Lee, T.U., Liu, Y. and Xie, Y.M., 2024. Composite Structures, p.117875. [Link]
Curved surfaces may be approximated using polygonal panels to simplify complex architectural designs, yet their constructions can be expensive due to single-use moulds producing unique panels. To reduce costs, strategies like planarizing and reducing the number of different panels have been suggested, which are increasingly achievable with advancing digital fabrication technologies. However, current subtractive and additive manufacturing techniques face challenges in producing complex 3D shapes and large volumes, respectively. Combining these two techniques has been attempted, mainly with small 3D-printed nodes, leaving the direct realization of curved surface approximations unexplored.
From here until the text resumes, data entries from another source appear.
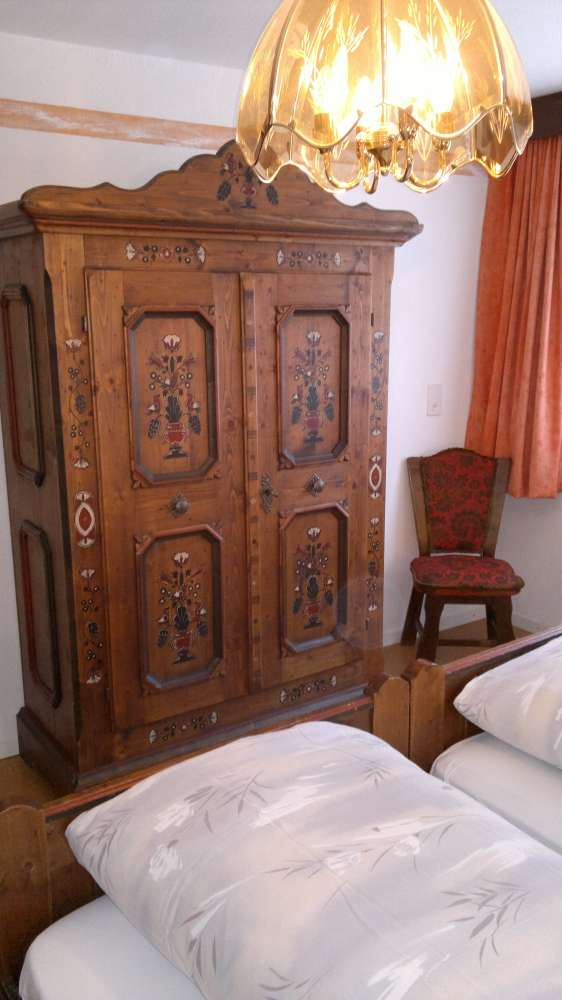 ferienwohnung in saas fee objekt 12037 ab 150 euro. Black Bedroom Furniture Sets. Home Design Ideas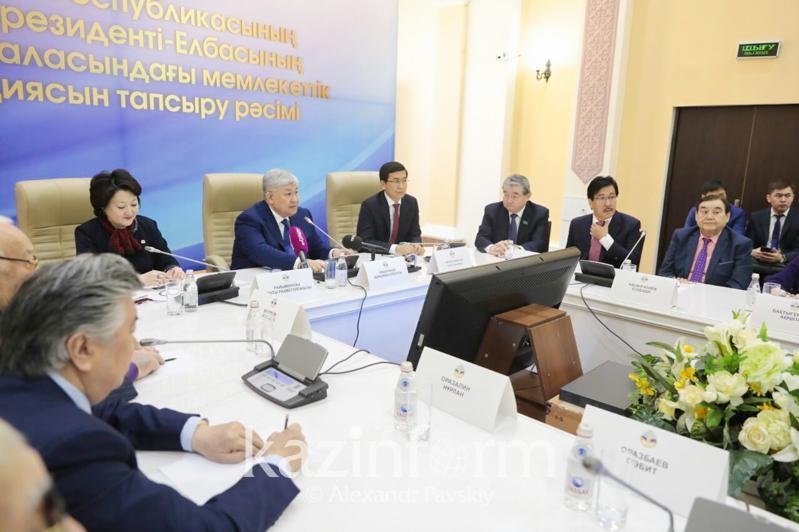 Мэтрам казахстанской литературы и искусства вручили стипендию Первого Президента в Алматы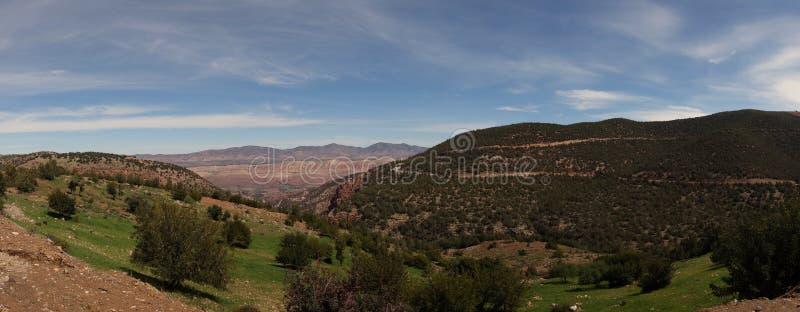 Предгорья панорамы атласа стоковые фото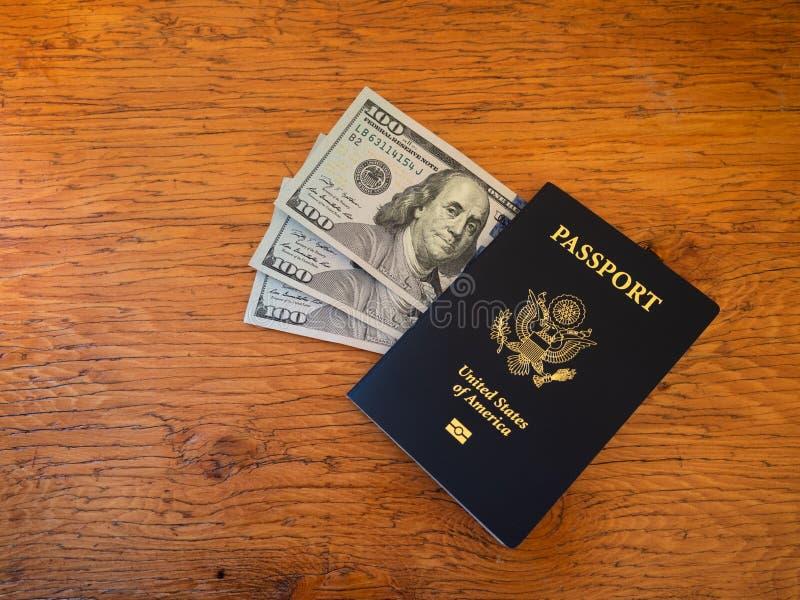 USA-pass med trehundra dollarräkningar royaltyfri fotografi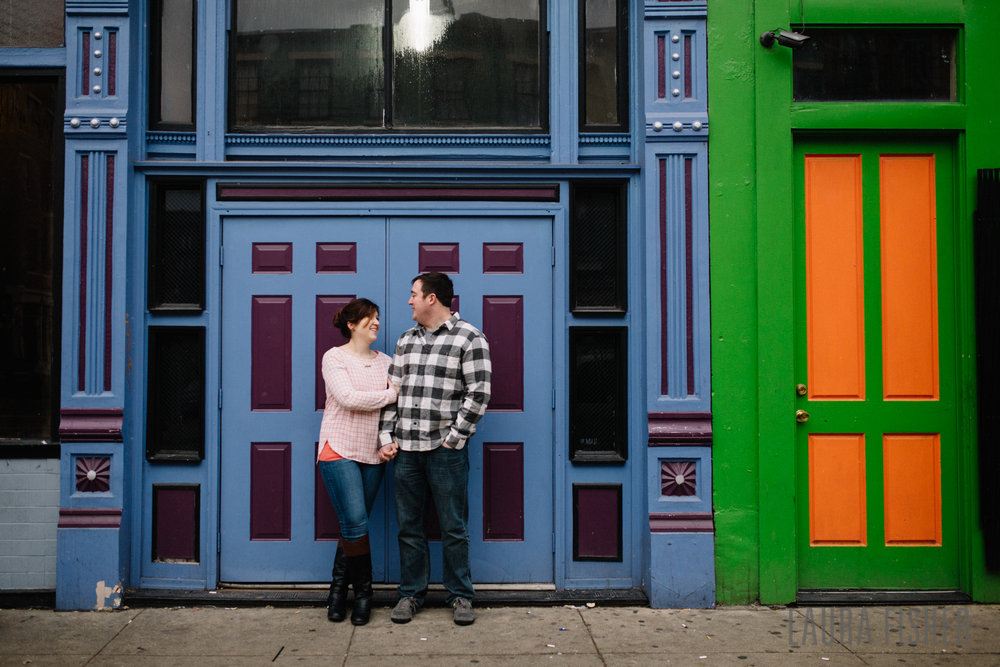 cincinnati-smale-park-OTR-engagement-photography-laura-fisher-0008.jpg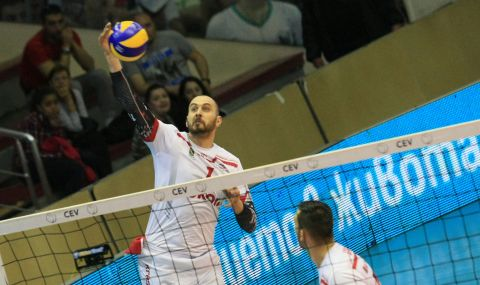 Волейболният Нефтохимик вдигна Купата на България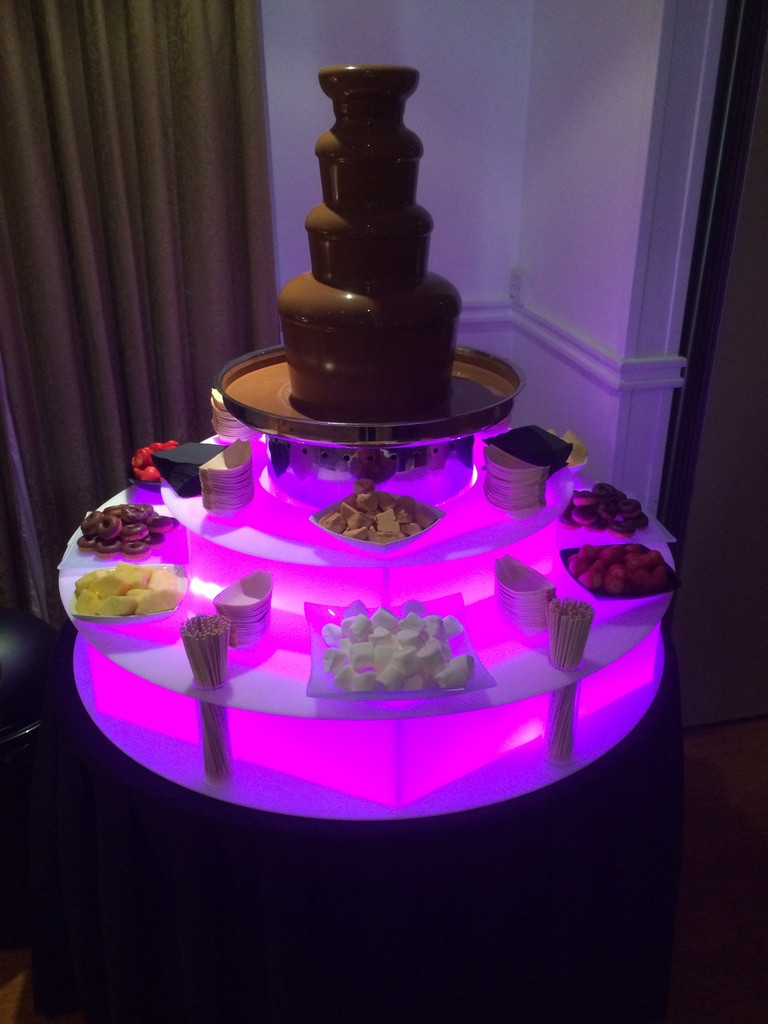 chocolate fountain hire london delivery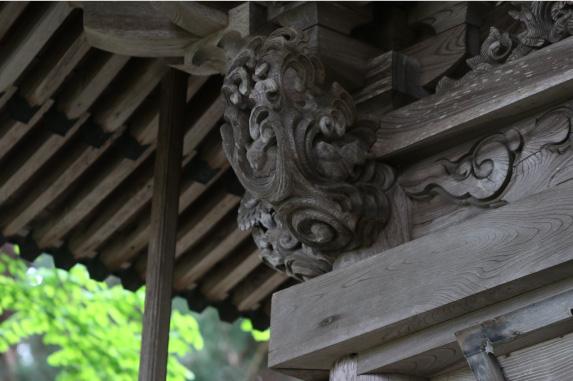2. 本殿裏 三羽のうさぎ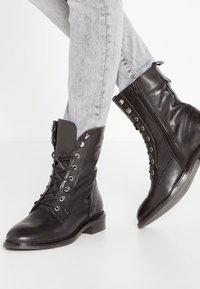 Zign - Botines con cordones - black - 0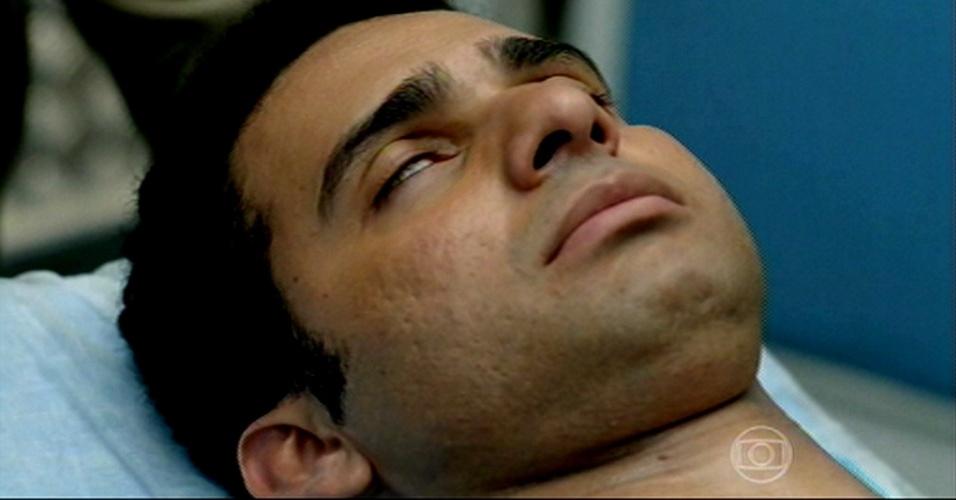 Marcão morrendo, enquanto o irmão de Cristina pergunta para onde ela foi levada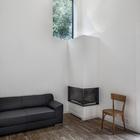 Камин является основным источником тепла для всего дома. (архитектура,дизайн,экстерьер,интерьер,дизайн интерьера,мебель,маленький дом,минимализм,современный,гостиная,дизайн гостиной,интерьер гостиной,мебель для гостиной)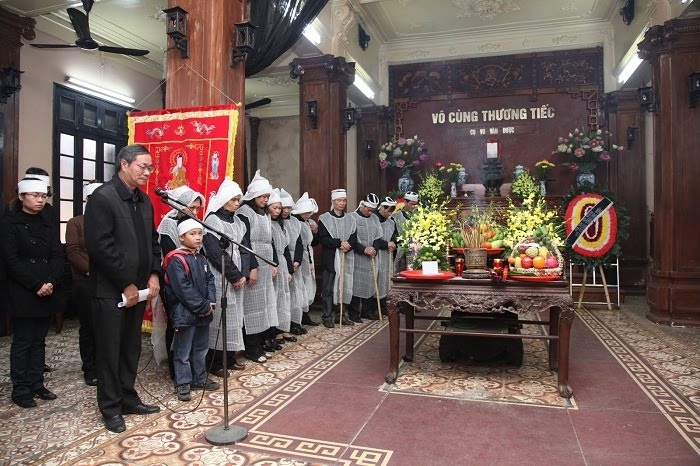 Bàn thờ vong linh trang nghiêm rất quan trọng trong thủ tục tang lễ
This paper extends the thick-panel origami theory to introduce planar-thick panels and 3D-printed gap fillers for cost-effective constructions. It presents a computational workflow to transform meshes into non-intersecting panels while preserving edge connectivity and frame-like gap fillers with minimized volumes. Physical prototypes demonstrate significant cost savings compared to direct 3D printing. All prototypes are accurate within a 10 mm material thickness due to the guidance of the gap fillers. The finite element analysis shows that structural performance is greatly influenced by the material properties, especially of panels, due to their relatively larger volume. Numerical examples are also presented using the 𝑘-means clustering-optimization method to reduce the number of different panels.